Most of the citizens, including a minority of Republicans, now support this impeachment process.
As provided by the Constitution, the president's disapproval now passes to the Senate, which acts as a political court and decides whether the president should be removed from office. In this case, since the Senate sessions are suspended until after the new president takes office, the debate and vote on Trump's guilt will be when he is no longer in office. Now, the Senate can also vote on removing Trump from public office for life.
17 Republicans ... or less
For the political condemnation of the president, the support of two thirds of the senators present is necessary. The new Senate after the elections is made up of 50 Democratic and 50 Republican senators, with Vice President Kamala Harris' casting vote. To condemn the president, if all the senators were present, the vote in favor of 17 Republicans would be necessary. If senators were absent, it would take fewer votes to pass the sentence.

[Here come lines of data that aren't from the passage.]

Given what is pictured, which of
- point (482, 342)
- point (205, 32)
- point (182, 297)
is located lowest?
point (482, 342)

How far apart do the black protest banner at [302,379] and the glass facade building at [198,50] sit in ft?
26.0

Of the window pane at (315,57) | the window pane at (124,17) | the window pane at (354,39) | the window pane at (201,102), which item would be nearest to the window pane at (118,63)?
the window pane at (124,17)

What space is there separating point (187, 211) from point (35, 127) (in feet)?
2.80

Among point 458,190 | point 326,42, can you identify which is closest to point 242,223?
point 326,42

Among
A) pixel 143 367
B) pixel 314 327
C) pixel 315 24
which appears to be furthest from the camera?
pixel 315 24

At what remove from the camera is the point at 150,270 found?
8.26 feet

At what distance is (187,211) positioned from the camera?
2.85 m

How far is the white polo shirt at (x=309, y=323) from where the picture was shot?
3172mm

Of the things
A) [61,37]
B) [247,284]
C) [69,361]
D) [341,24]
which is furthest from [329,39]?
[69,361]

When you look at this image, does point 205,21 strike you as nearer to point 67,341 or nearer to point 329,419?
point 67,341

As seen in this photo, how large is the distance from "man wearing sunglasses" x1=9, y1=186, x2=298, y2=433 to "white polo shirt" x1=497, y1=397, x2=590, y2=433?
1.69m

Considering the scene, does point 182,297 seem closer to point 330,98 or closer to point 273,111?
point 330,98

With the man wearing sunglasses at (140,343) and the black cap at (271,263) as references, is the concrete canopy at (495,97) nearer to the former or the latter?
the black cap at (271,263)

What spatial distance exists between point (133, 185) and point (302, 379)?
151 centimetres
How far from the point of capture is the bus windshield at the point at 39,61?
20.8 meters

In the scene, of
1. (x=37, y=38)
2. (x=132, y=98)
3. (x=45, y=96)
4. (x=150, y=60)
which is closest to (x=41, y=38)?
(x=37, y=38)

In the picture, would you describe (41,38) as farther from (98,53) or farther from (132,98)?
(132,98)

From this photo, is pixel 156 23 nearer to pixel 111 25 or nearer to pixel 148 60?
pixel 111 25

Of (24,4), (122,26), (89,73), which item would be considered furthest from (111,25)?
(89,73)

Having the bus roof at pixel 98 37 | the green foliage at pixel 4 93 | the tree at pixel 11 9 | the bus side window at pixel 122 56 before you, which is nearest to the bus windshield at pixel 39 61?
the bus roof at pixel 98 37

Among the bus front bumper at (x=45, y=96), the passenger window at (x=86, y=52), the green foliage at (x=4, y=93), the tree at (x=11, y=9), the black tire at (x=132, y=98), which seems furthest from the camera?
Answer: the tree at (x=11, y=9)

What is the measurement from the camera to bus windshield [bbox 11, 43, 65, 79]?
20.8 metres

So far, half a dozen senators have condemned the president's actions and believe they should have consequences: Romney of Utah, Lisa Murkowski of Alaska, Pat Toomey of Pennsylvania, Ben Sasse of Nebraska, Joni Ernst of Iowa, and Susan Collins from Maine. Mitch McConnell, the leader of the Republicans in the Senate and until now Speaker of the Upper House, is in favor of the process of impeachment according to him New York Times, but this Wednesday he said he has not yet decided how he will vote. No Republican senator has made it clear that they will vote to convict Trump. CBS asked all Republican senators and nine answered that will vote against
The process of impeachment of the United States comes from the English tradition by a rule of the fourteenth century. In the United Kingdom it is no longer used, but that is how it remained in the United States Constitution. Alexander Hamilton, Secretary of the Treasury and founder of the country very concerned about the possible rise to power of tyrants, explained that the impeachment it was "a method of national investigation of the conduct of public men" who may have violated "the public trust."
In the history of the United States, only two presidents have been formally impeded by the House of Representatives: Andrew Johnson, in 1868, and Bill Clinton, in 1998. In both cases, the Senate voted in their favor later. In 1974, Richard Nixon resigned before the House of Representatives voted when he realized he was losing the support of his fellow Republicans.